Cette fois, ce sont de sérieux indices de fraude électorale qui ont mis le feu aux poudres. L’élection présidentielle du 26 novembre dernier s’est tenue dans un climat d’extrême tension, marquée par la crainte que le Tribunal suprême électoral (TSE), acquis au Parti national du Honduras (PNH) au pouvoir, soit prêt à tout pour garantir un second mandat au président sortant, M. Juan Orlando Hernández, contesté pour ses dérives autoritaires et son implication dans des affaires de corruption. À cette crainte s’ajoute une certitude : Washington ne serait pas indifférent au résultat de son poulain, garant du maintien d’une politique ultralibérale et de la militarisation du pays.
Difficile de déterminer à quel moment précis dans l’histoire du Honduras est apparue l’expression « proconsul » pour désigner l’ambassadeur des États-Unis. Le terme jouissait déjà d’une large popularité au début des années 1980, quand l’ambassade américaine à Tegucigalpa accompagna — pour ne pas dire orchestra — la fragile transition de la dictature militaire hondurienne vers un régime de démocratie conditionnelle et militarisée. La mission confiée au proconsul en poste à cette époque, M. John Negroponte, était parfaitement claire : s’assurer que le Honduras serve de plate-forme de coordination pour la guerre clandestine menée par l’administration Reagan contre le gouvernement sandiniste au Nicaragua et contre les mouvements de gauche au Salvador ou au Guatemala. Ce qui impliquait non seulement une forte présence militaire américaine au Honduras, mais aussi la mise sous contrôle de la vie politique intérieure du pays.
Une vie au rythme des casernes
Les troupes américaines, sous M. Negroponte, renforcèrent leur occupation de la base aérienne de Soto Cano, souvent perçue par les Honduriens comme une enclave yankee. L’aide militaire des États-Unis au Honduras passa de 4 millions de dollars en 1981 à 77,4 millions en 1984. Tout en reconnaissant en interne que les forces armées honduriennes commettaient des « centaines de violations des droits humains (…), dont la plupart pour des motifs politiques », la Central Intelligence Agency (CIA) a accordé son appui aux escadrons de la mort qui, à l’instar du Bataillon 3-16, de sinistre réputation, ont torturé, tué, ou fait disparaître par dizaines des syndicalistes, des universitaires, des paysans et des étudiants. L’ambassade américaine entretenait des liens étroits avec les commandants de ces phalanges. Comme le révèlent des documents déclassifiés, M. Negroponte s’est impliqué personnellement pour faire obstacle à toute divulgation de ces atrocités d’État, afin d’éviter, disait-il, de « créer des problèmes de droits humains au Honduras » (1).

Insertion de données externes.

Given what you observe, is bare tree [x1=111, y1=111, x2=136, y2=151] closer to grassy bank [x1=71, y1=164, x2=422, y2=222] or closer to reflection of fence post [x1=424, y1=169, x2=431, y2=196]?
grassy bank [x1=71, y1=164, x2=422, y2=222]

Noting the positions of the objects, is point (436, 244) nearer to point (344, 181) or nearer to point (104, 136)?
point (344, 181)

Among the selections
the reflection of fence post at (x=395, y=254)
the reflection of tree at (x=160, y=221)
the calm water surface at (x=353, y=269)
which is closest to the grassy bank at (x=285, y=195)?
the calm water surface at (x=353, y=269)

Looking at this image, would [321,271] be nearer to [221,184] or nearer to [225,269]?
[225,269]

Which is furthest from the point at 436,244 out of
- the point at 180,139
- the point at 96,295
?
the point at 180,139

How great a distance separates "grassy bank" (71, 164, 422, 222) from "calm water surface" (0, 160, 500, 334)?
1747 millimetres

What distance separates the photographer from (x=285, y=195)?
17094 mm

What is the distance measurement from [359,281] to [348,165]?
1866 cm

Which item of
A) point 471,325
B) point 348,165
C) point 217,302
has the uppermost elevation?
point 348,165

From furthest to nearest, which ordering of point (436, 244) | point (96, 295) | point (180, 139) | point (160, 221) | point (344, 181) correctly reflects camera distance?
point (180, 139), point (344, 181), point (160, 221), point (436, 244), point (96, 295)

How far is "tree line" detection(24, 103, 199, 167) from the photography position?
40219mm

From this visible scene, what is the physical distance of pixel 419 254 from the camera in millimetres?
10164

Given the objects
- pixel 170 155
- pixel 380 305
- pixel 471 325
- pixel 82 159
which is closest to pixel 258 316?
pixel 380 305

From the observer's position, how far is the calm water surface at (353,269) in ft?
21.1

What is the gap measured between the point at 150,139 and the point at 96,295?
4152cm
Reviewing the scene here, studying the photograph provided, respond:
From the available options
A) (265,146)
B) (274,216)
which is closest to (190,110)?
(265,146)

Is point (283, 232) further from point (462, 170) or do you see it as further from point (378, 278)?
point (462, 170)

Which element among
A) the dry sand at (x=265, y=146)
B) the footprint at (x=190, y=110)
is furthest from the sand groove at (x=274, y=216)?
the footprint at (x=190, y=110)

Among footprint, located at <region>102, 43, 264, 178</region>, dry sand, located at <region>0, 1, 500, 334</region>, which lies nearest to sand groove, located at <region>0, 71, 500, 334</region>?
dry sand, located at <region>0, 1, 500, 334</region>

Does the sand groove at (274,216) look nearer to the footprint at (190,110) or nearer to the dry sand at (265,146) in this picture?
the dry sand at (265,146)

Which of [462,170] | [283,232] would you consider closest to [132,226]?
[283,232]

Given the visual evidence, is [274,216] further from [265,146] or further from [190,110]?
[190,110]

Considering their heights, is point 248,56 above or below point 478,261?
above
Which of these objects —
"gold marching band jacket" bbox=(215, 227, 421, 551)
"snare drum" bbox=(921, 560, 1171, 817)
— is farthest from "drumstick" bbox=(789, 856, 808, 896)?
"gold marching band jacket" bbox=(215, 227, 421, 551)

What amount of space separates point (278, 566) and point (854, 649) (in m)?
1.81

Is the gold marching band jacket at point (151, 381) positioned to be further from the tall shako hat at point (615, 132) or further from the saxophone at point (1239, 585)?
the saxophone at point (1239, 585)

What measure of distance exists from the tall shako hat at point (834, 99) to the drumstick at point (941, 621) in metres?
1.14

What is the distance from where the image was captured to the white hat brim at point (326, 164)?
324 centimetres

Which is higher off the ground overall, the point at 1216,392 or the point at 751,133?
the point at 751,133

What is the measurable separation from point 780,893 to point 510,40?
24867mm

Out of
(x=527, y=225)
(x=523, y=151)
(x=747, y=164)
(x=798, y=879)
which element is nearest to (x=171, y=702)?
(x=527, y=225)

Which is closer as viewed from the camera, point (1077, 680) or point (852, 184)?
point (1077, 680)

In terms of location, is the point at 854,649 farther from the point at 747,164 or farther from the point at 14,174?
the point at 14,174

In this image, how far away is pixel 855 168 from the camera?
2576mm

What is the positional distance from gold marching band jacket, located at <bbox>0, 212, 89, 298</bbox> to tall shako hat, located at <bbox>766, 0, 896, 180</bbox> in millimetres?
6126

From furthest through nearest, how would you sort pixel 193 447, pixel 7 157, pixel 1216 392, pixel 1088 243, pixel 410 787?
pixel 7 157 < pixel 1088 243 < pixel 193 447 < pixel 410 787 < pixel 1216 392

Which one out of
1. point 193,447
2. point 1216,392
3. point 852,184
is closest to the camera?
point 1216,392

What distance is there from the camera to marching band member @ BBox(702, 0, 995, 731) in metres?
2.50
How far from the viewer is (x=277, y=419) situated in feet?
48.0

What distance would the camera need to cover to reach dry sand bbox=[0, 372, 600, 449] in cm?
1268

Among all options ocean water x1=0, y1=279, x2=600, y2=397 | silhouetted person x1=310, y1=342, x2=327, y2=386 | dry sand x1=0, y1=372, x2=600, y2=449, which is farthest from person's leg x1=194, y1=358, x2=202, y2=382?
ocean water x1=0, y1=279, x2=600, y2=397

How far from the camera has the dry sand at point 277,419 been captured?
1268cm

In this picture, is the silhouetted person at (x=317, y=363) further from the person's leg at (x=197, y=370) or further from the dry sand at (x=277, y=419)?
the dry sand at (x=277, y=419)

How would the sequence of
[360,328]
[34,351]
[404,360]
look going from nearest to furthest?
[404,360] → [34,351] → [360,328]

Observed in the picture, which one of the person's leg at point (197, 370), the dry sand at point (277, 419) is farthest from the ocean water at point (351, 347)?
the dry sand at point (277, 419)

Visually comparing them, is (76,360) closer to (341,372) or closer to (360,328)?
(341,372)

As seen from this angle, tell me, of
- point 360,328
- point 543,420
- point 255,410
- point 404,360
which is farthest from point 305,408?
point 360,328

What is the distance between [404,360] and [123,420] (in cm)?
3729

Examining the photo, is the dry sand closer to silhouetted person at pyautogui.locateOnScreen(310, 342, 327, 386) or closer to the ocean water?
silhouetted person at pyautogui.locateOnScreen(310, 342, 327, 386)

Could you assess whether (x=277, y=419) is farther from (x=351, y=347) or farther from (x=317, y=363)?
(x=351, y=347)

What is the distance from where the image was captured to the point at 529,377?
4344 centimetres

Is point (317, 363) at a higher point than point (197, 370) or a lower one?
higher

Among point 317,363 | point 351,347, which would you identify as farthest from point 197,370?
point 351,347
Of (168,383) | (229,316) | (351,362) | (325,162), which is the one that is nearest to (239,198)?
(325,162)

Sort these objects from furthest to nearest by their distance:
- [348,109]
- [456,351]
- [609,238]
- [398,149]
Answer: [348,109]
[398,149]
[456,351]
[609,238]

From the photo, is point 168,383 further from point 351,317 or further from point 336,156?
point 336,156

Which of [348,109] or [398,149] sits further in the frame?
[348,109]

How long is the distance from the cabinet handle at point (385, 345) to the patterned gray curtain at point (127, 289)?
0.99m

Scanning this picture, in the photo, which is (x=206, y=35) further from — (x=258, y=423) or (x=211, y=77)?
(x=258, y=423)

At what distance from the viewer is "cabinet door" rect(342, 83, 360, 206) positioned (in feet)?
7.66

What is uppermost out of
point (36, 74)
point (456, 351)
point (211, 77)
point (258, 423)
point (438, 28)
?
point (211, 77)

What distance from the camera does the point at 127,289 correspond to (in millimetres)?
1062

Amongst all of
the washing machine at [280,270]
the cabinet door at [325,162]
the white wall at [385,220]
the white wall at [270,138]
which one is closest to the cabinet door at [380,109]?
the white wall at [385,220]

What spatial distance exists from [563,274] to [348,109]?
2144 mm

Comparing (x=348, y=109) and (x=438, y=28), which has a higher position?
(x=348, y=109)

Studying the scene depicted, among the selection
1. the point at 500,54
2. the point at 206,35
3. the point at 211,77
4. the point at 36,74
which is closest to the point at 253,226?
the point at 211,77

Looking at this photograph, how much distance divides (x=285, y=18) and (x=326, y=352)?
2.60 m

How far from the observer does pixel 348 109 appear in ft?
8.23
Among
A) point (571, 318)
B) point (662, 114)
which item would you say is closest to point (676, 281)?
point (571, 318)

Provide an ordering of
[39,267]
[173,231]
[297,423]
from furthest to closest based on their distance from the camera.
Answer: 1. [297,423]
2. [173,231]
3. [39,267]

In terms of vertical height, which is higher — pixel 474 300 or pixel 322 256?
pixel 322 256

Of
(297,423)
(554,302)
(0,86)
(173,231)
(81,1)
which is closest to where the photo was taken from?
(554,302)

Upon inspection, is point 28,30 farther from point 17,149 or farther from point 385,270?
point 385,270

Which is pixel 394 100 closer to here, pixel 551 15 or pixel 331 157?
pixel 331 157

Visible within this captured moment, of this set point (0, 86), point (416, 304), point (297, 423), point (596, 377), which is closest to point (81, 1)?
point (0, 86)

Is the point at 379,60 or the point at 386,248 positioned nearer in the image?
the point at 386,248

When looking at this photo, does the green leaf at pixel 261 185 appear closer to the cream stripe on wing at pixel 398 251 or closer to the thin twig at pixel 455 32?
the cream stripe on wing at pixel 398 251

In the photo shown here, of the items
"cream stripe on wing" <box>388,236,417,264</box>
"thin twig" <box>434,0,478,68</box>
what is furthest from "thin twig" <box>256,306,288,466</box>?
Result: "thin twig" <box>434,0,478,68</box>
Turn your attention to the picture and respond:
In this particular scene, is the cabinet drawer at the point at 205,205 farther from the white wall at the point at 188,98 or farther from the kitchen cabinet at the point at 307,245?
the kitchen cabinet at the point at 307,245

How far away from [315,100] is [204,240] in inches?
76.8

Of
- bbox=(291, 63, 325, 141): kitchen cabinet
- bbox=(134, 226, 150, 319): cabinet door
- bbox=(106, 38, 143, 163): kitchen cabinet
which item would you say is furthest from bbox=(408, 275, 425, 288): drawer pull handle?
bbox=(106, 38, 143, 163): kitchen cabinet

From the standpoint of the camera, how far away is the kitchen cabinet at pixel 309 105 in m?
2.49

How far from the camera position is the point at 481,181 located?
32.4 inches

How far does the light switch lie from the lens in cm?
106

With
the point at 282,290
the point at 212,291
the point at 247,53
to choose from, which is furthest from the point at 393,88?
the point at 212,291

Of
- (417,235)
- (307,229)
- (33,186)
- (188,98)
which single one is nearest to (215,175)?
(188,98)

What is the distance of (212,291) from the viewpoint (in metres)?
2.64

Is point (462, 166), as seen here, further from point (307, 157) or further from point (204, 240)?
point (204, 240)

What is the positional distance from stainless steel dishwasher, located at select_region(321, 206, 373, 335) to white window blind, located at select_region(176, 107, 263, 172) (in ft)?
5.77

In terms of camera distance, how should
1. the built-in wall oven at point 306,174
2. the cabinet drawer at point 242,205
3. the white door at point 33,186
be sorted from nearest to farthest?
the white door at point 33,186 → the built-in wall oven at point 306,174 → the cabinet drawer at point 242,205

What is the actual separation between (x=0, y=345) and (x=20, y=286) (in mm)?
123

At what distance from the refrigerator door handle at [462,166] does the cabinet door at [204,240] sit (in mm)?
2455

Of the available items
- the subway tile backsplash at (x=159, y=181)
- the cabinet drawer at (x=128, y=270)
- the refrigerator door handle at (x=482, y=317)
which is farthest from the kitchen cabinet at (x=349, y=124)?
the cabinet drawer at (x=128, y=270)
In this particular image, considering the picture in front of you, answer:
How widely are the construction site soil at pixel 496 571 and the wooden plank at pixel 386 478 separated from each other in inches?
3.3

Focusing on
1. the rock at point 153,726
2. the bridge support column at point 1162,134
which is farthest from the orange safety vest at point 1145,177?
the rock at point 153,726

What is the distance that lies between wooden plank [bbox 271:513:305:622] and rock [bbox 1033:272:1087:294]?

Ce n’est qu’en 2006 que le système échafaudé par M. Negroponte — qui sera promu ambassadeur aux Nations unies puis secrétaire d’État adjoint par le président George W. Bush — commence à s’effriter. Élu président cette année-là, M. Manuel Zelaya, un riche propriétaire terrien qui s’était porté candidat avec l’étiquette libérale, s’engage sans prévenir et à la stupéfaction générale dans une politique de gauche. En rompant spectaculairement avec ses prédécesseurs, M. Zelaya se rapproche du président vénézuélien Hugo Chávez, l’épouvantail de Washington, et prononce l’adhésion du Honduras à l’Alliance bolivarienne pour les peuples de notre Amérique (ALBA), que ce dernier a mis en place pour faire pièce à l’influence des États-Unis. Audace suprême, M. Zelaya prend langue avec les mouvements sociaux opposés à la présence militaire américaine et appelle à la création d’une assemblée constituante chargée de remplacer la loi fondamentale de 1982, adoptée sous la tutelle de Washington, par une nouvelle Constitution d’inspiration progressiste.
Lorsque le président annonce son intention de consulter les Honduriens sur la question de savoir si la convocation d’une assemblée constituante doit faire l’objet d’un référendum, les généraux et les notables décident de se faire justice sur-le-champ. Au prétexte, avancé sans la moindre preuve, que M. Zelaya chercherait à modifier la Constitution en vue de s’accrocher indéfiniment au pouvoir, les principaux dirigeants des deux partis dominants accueillent avec une joie sans réserve le coup d’État militaire du 28 juin 2009.
Si l’administration Obama a fini, après quelques tergiversations, par condamner le putsch au Honduras, elle n’en a pas moins pesé de tout son poids pour empêcher M. Zelaya de rentrer dans son pays. Sous la houlette de Mme Hillary Clinton, le département d’État a par ailleurs affiché son soutien aux élections organisées par le gouvernement issu du coup d’État, en s’abstenant de réclamer au préalable la restauration de M. Zelaya dans ses fonctions.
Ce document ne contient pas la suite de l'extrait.